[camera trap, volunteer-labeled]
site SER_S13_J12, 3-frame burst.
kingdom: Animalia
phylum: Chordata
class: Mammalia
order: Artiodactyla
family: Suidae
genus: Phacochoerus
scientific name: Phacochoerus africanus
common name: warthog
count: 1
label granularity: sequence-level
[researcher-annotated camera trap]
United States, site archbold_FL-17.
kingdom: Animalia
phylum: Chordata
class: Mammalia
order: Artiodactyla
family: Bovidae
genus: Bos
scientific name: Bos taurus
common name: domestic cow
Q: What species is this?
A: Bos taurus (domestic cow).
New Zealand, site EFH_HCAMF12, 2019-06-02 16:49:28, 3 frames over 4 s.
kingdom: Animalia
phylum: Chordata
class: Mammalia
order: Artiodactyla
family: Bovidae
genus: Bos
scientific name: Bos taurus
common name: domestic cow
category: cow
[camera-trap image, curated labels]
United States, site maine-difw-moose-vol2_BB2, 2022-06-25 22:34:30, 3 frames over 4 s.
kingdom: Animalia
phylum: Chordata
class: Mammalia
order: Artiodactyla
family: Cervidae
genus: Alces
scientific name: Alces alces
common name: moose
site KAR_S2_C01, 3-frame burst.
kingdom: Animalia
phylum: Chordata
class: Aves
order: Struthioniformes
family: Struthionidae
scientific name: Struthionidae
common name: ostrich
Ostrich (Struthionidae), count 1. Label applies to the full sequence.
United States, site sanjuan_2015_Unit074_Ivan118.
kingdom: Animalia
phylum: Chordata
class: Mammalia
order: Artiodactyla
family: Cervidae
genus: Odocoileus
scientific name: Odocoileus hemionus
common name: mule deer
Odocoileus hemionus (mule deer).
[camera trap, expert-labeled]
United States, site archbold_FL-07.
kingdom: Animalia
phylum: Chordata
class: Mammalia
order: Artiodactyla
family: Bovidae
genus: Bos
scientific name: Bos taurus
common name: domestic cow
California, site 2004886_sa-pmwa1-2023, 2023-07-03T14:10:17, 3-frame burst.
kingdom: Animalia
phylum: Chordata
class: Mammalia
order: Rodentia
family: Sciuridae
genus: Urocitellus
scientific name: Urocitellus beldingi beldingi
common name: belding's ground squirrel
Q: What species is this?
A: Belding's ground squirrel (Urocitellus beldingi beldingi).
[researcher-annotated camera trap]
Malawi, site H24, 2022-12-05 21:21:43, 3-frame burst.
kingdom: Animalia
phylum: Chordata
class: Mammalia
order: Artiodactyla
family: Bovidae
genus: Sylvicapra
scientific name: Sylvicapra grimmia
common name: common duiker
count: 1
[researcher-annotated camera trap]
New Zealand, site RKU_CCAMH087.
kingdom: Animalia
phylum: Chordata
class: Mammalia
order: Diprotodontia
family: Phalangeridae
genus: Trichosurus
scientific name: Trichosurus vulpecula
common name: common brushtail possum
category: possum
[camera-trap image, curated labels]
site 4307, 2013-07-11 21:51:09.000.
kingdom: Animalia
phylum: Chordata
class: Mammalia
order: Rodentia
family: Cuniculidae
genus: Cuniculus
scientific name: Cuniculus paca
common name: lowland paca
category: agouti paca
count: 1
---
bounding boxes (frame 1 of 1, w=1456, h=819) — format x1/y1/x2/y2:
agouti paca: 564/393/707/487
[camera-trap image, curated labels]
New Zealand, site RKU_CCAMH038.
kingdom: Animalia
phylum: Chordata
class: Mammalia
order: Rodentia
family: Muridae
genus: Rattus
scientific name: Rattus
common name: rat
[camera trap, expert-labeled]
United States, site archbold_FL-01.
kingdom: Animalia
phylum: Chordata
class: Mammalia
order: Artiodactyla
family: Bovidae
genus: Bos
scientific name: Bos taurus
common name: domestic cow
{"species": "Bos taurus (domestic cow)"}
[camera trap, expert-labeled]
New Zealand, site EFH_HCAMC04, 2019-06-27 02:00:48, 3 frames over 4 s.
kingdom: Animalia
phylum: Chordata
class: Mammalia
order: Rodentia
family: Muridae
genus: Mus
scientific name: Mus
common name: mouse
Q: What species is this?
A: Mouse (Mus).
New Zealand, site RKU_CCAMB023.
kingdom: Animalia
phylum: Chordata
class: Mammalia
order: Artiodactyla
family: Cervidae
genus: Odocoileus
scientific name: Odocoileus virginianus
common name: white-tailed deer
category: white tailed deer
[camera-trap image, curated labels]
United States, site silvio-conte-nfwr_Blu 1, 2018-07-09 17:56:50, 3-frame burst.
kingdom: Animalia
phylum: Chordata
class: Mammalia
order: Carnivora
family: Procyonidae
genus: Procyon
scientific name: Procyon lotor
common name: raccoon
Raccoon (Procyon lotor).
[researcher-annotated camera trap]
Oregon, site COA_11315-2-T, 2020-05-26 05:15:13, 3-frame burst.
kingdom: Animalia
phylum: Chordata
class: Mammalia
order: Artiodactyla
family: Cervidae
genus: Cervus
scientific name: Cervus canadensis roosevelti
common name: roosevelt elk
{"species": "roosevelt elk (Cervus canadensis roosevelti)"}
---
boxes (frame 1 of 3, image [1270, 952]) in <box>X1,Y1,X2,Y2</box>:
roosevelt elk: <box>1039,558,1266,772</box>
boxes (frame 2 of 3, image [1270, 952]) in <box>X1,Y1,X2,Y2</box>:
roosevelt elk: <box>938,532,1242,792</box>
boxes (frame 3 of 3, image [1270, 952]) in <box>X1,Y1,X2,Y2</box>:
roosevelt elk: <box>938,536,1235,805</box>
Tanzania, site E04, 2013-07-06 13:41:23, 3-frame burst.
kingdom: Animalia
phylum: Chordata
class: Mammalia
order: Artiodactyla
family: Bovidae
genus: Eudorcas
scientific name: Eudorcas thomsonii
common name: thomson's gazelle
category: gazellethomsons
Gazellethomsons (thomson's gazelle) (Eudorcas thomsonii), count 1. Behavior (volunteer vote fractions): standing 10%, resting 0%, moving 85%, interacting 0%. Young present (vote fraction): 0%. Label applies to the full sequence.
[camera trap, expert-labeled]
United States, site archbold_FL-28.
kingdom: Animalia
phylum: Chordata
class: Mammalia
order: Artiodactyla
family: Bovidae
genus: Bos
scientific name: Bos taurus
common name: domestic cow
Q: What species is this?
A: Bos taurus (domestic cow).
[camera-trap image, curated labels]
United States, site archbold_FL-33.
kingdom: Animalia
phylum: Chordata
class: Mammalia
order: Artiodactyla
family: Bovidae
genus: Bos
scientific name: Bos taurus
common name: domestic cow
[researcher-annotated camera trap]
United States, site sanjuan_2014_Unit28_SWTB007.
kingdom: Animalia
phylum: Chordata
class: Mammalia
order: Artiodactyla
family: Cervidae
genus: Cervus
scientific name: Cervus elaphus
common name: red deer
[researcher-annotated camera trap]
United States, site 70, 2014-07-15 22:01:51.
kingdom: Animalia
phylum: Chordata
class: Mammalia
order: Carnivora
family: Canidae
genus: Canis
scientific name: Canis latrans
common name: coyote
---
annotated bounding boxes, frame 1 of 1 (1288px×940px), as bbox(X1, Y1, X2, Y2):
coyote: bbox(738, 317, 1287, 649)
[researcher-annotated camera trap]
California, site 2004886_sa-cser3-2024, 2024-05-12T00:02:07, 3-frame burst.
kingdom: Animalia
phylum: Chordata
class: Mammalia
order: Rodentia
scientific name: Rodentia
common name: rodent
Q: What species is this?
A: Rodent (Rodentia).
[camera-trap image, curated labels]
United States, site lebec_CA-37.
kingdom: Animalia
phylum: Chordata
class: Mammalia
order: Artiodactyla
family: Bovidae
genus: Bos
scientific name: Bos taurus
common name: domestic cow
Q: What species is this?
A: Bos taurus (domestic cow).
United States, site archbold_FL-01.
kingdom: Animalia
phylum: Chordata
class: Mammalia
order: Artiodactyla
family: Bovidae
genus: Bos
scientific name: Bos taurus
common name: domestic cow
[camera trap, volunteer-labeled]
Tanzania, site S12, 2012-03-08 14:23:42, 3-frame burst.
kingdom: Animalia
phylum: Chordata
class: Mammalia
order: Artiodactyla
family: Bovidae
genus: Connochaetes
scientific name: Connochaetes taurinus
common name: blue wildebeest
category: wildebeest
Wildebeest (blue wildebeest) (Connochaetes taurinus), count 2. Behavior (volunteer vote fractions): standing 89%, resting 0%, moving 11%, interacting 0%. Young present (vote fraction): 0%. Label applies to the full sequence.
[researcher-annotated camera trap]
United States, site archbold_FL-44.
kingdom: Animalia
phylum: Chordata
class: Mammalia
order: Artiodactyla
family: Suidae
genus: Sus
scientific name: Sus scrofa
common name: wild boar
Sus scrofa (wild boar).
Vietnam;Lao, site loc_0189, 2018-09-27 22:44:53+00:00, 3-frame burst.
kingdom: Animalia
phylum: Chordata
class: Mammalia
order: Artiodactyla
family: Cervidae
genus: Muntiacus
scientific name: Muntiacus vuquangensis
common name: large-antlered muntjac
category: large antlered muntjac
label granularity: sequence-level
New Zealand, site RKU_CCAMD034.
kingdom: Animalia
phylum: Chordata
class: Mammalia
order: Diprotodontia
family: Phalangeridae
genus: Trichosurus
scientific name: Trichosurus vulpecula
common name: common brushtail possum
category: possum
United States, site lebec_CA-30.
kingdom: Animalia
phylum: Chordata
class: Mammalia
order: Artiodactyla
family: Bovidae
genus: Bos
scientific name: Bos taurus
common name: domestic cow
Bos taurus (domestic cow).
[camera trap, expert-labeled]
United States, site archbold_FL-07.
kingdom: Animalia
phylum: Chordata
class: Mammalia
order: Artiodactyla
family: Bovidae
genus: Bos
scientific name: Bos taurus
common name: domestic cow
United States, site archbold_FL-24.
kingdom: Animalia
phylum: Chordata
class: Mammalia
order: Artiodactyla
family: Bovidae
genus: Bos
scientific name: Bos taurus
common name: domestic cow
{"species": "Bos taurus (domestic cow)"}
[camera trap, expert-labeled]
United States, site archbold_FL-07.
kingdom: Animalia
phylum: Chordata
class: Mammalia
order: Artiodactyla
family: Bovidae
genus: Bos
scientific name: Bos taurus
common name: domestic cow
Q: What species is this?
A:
----------
## Exercise brief:
From the first line of the records above to the line that contains "scientific name: Sylvicapra grimmia", quote each line exactly.

## Response:
[camera trap, volunteer-labeled]
site SER_S13_J12, 3-frame burst.
kingdom: Animalia
phylum: Chordata
class: Mammalia
order: Artiodactyla
family: Suidae
genus: Phacochoerus
scientific name: Phacochoerus africanus
common name: warthog
count: 1
label granularity: sequence-level
[researcher-annotated camera trap]
United States, site archbold_FL-17.
kingdom: Animalia
phylum: Chordata
class: Mammalia
order: Artiodactyla
family: Bovidae
genus: Bos
scientific name: Bos taurus
common name: domestic cow
Q: What species is this?
A: Bos taurus (domestic cow).
New Zealand, site EFH_HCAMF12, 2019-06-02 16:49:28, 3 frames over 4 s.
kingdom: Animalia
phylum: Chordata
class: Mammalia
order: Artiodactyla
family: Bovidae
genus: Bos
scientific name: Bos taurus
common name: domestic cow
category: cow
[camera-trap image, curated labels]
United States, site maine-difw-moose-vol2_BB2, 2022-06-25 22:34:30, 3 frames over 4 s.
kingdom: Animalia
phylum: Chordata
class: Mammalia
order: Artiodactyla
family: Cervidae
genus: Alces
scientific name: Alces alces
common name: moose
site KAR_S2_C01, 3-frame burst.
kingdom: Animalia
phylum: Chordata
class: Aves
order: Struthioniformes
family: Struthionidae
scientific name: Struthionidae
common name: ostrich
Ostrich (Struthionidae), count 1. Label applies to the full sequence.
United States, site sanjuan_2015_Unit074_Ivan118.
kingdom: Animalia
phylum: Chordata
class: Mammalia
order: Artiodactyla
family: Cervidae
genus: Odocoileus
scientific name: Odocoileus hemionus
common name: mule deer
Odocoileus hemionus (mule deer).
[camera trap, expert-labeled]
United States, site archbold_FL-07.
kingdom: Animalia
phylum: Chordata
class: Mammalia
order: Artiodactyla
family: Bovidae
genus: Bos
scientific name: Bos taurus
common name: domestic cow
California, site 2004886_sa-pmwa1-2023, 2023-07-03T14:10:17, 3-frame burst.
kingdom: Animalia
phylum: Chordata
class: Mammalia
order: Rodentia
family: Sciuridae
genus: Urocitellus
scientific name: Urocitellus beldingi beldingi
common name: belding's ground squirrel
Q: What species is this?
A: Belding's ground squirrel (Urocitellus beldingi beldingi).
[researcher-annotated camera trap]
Malawi, site H24, 2022-12-05 21:21:43, 3-frame burst.
kingdom: Animalia
phylum: Chordata
class: Mammalia
order: Artiodactyla
family: Bovidae
genus: Sylvicapra
scientific name: Sylvicapra grimmia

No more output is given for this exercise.